L'enseignement mutuel étant abandonné, l'enseignement individuel impossible, restait l'enseignement simultané, que les écoles congréganistes avaient toujours continué de pratiquer, et auquel les écoles laïques sont définitivement revenues. Mais le principe une fois posé, comment l'appliquer? Les enfans sortent de la salle d'asile et entrent à l'école vers l'âge de six ou sept ans, et en sortent de douze à treize. Que fera-t-on de ces enfans d'âge si différent? Leur imposera-t-on le même enseignement? Rien de plus contraire au bon sens. Cependant, si l'on ne savait combien les choses les plus simples sont les plus longues à prévaloir, qui pourrait croire que ce n'est que depuis 1867 qu'on a divisé les enfans en trois groupes d'après leur âge (1)? Deux autres progrès importans ont été réalisés ou développés, la création des écoles d'adultes et des écoles d'apprentis. Renvoyons au rapport de M. Gréard pour l'étude de toutes ces questions techniques, et insistons seulement sur celles qui ont un caractère plus moral et plus psychologique.

A ce point de vue, rien de plus excellent que les pages écrites par M. Gréard sur la direction que doivent donner aux écoles les instituteurs et les institutrices. On reconnaît ici le lettré qui a lu cent fois et s'est assimilé les belles leçons de Plutarque, de Montaigne, de Rabelais et de Rousseau. M. Gréard, tout en signalant les importans progrès qui ont été faits en vue de substituer de plus en plus l'esprit à la lettre, l'action morale à l'action mécanique, croit cependant que tout n'a pas encore été fait dans cette voie, et c'est la direction qu'il essaie d'imprimer à tout le système. Ainsi, c'était sans doute un défaut de l'enseignement mutuel que de proscrire l'usage des livres : un bon livre eût mieux valu sans doute pour maître qu'un jeune perroquet bien dressé. Mais le livre lui-même, si on en abuse, a encore ses dangers et ses inconvéniens que Platon a déjà signalés avec la grâce et l'esprit qui lui sont propres : « Il en est de l'écriture comme de la peinture, dit-il; les productions de ce dernier art semblent vivantes; mais interrogez-les, elles gardent le silence. Il en est de même des livres à les entendre, vous croyez qu'ils pensent; mais demandez-leur quelque explication sur le sujet qu'ils contiennent, ils répondront toujours la même chose. Un écrit a toujours besoin du secours de son père. » Tels sont les défauts des livres, lorsqu'ils prennent la place du maître et que celui-ci n'en est que l'instrument : « Le meilleur livre, dit Lhomond,

(1) L'auteur de cette réforme est M. Gréard lui-même. Il faut reconnaître d'ailleurs que le système de l'enseignement mutuel faisait disparaître cette difficulté, puisque les plus âgés instruisaient les plus jeunes.

→ **CONSIGNE 1**
Recopiez le passage du texte sur l'enseignement primaire qui va de « (1) L'auteur de » jusqu'à « les plus jeunes. », en substituant « enseignement simultané » à « enseignement mutuel ».
→ **CONSIGNE 2**
Citez tous les auteurs dont M. Gréard a lu et assimilé les leçons, d'après le texte sur l'enseignement primaire.
→ **CONSIGNE 3**
Poursuivez le texte sur l'enseignement primaire à partir de l'endroit où il s'arrête.
Les lignes qui suivent forment un matériau distinct du texte sur l'enseignement primaire.

→ **DONNÉES EXTRAITES**
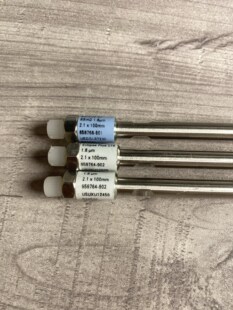 ���݂�ɫ�V��ZORBAX RRHT EclipsePlusC18 858768-901 959764-902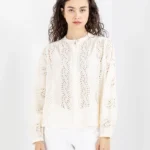 Thumbnail for ♥️Blouse SCOTCH AND SODA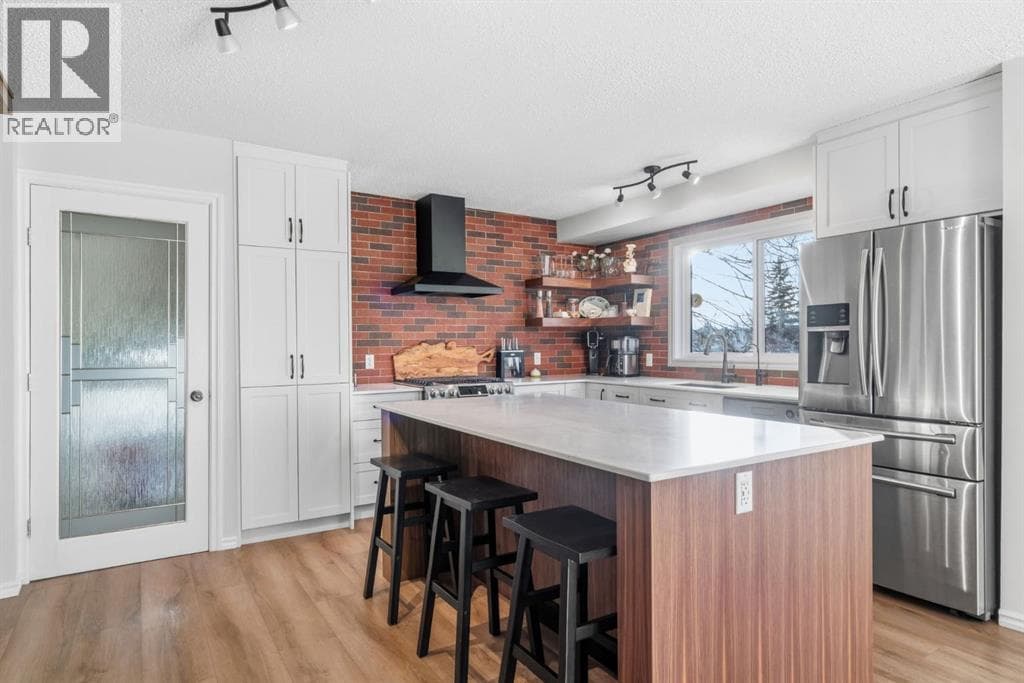 33 Carolina Drive — photo 3
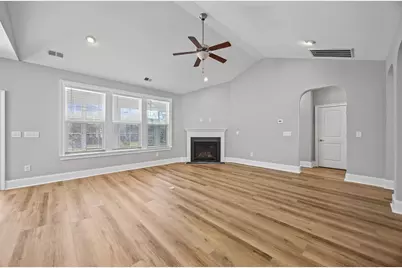1703 Cheshire Ct., Myrtle Beach, SC 29577 - Photo 9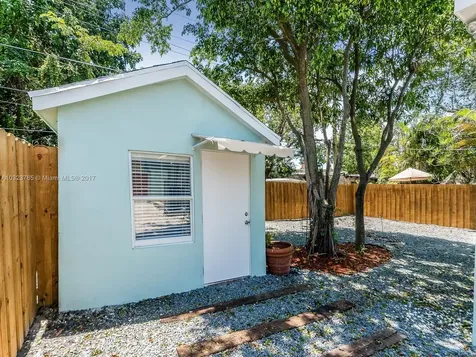 78 NW 47th Terrace Miami FL 33127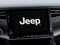 2026 Jeep Grand Wagoneer GRAND LIMITED RESERVE 4X4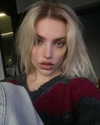 anya4everr Altpins Profile Picture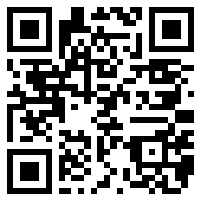 QR Code for bitcoin:16ddoCec2xdCgCzMtiWeAhbyecfJvZtLLU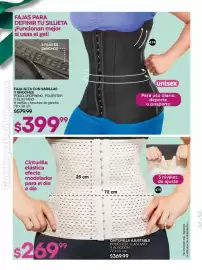 Catálogo Fuller Página 128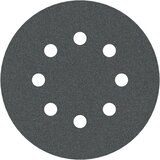Bosch Brusni papir F355 125 mm G180 2608605118 | Eponuda.com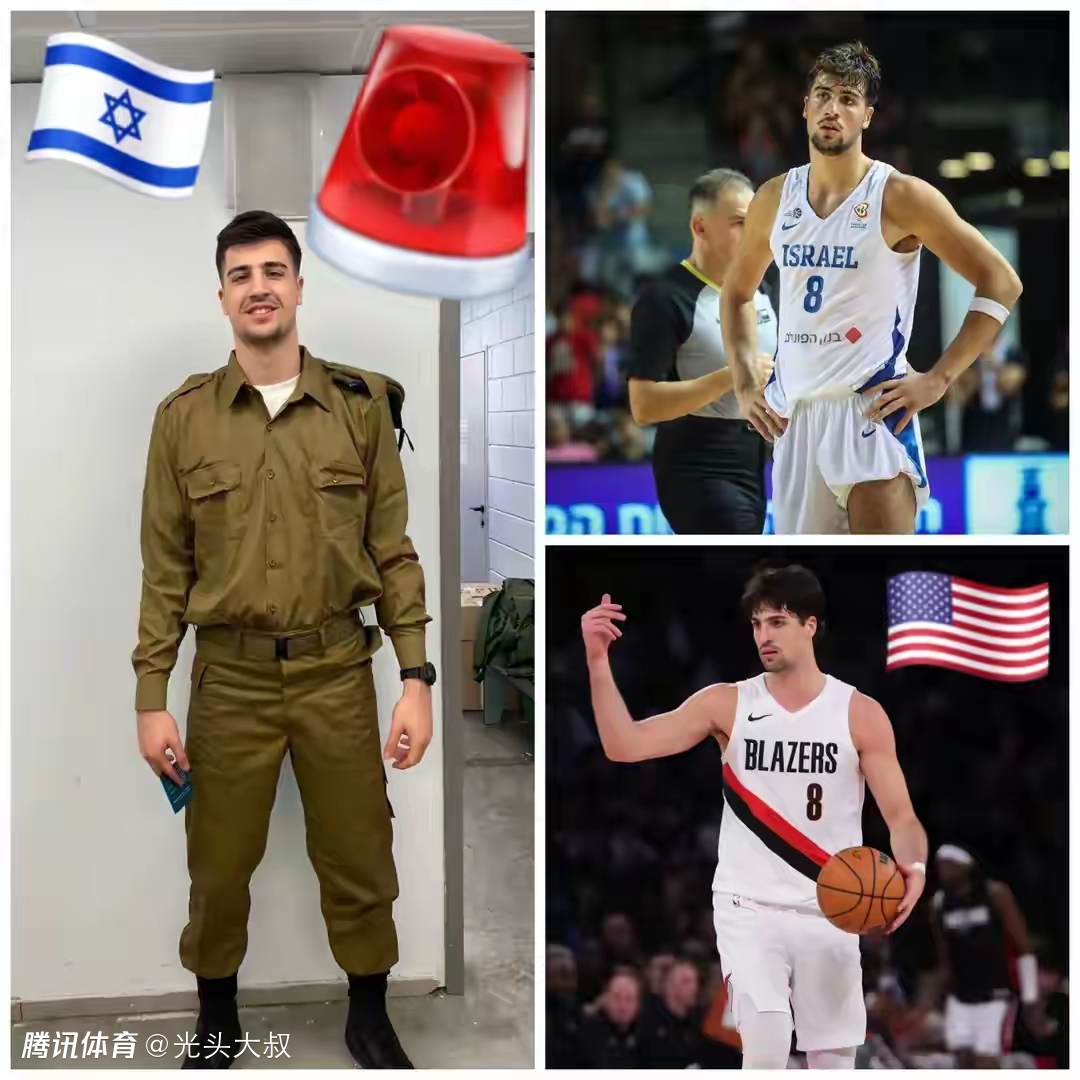 深一度｜一线看点：NFL第五周压轴战开打会否成为今日最大转折？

→ **RÉPONSE 1**
(1) L'auteur de cette réforme est M. Gréard lui-même. Il faut reconnaître d'ailleurs que le système de l'enseignement simultané faisait disparaître cette difficulté, puisque les plus âgés instruisaient les plus jeunes.

→ **RÉPONSE 2**
Plutarque, Montaigne, Rabelais, Rousseau

→ **RÉPONSE 3**
c'est la parole du maître. » Le livre doit servir à fixer cette parole, à en donner la formule, mais il doit être vivifié par la voix humaine, par une parole toujours prête. Non pas que l'instituteur ait à faire des leçons, ce serait un autre excès: expliquer avec sobriété, répondre avec précision, telle est la vraie méthode. Le maître doit se préparer, posséder assez la leçon lui-même pour être prêt à toutes les difficultés qui peuvent survenir, « avoir un plan arrêté d'avance et cependant assez flexible pour se prêter à l'imprévu. » Il faut suivre le programme avec liberté : le programme est un guide, mais non une entrave. Dans les classes plus élevées, l'enfant peut payer un peu plus de sa personne; il n'est pas mauvais de commencer à l'exercer à penser par lui-même, « à se tendre un petit, comme dit Rabelais, et à luicter jusqu'à la sueur. »

Dans la première classe des écoles de garçons, M. Gréard a proposé et fait adopter une heureuse réforme c'est la substitution des femmes aux hommes dans l'enseignement. L'enfant entre dans cette classe en sortant de la salle d'asile. « Il y éprouve d'ordinaire, dit M. Gréard, une sorte de saisissement et d'arrêt. L'instituteur représente la règle virilement : les tempéramens lui échappent. Il ne connaît pas, et il a peu de goût pour étudier les accès si divers, si multiples de ces jeunes intelligences. C'est la classe qui demande le plus d'expérience; et elle échoit d'ordinaire à celui qui en a le moins. La femme au contraire a l'instinct de l'éducation : comme fille, comme sœur, comme épouse, comme mère, elle est habituée à l'abnégation, au sacrifice. Sa fermeté imprégnée de tendresse captive l'enfant. Son intelligence pénétrante et déliée se prête aux désirs de la naïve créature. Elle s'empare sans effort ou par un effort aimable de tous les ressorts de son esprit et de son cœur. Riche en ressources, ingénieuse en inventions, elle sait varier ses moyens d'action. Ce qu'on ne lui a pas appris, elle le devine. Jamais l'enfant ne s'ennuie avec elle, parce qu'elle ne s'ennuie jamais avec lui. » Nous avons voulu citer tout entière cette charmante page qui rappelle Fénelon dans l'Education des filles, et que peu de personnes iraient chercher dans l'énorme in-quarto bourré de chiffres que nous analysons; on y reconnaît cette plume légère formée par les lettres, que les chiffres et les statistiques n'ont pas alourdie, ce tact délicat formé par la philosophie morale, que l'expérience des choses n'a pas émoussé. De telles pages prouvent assez que l'auteur du rapport est non-seulement un administrateur, mais encore un éducateur.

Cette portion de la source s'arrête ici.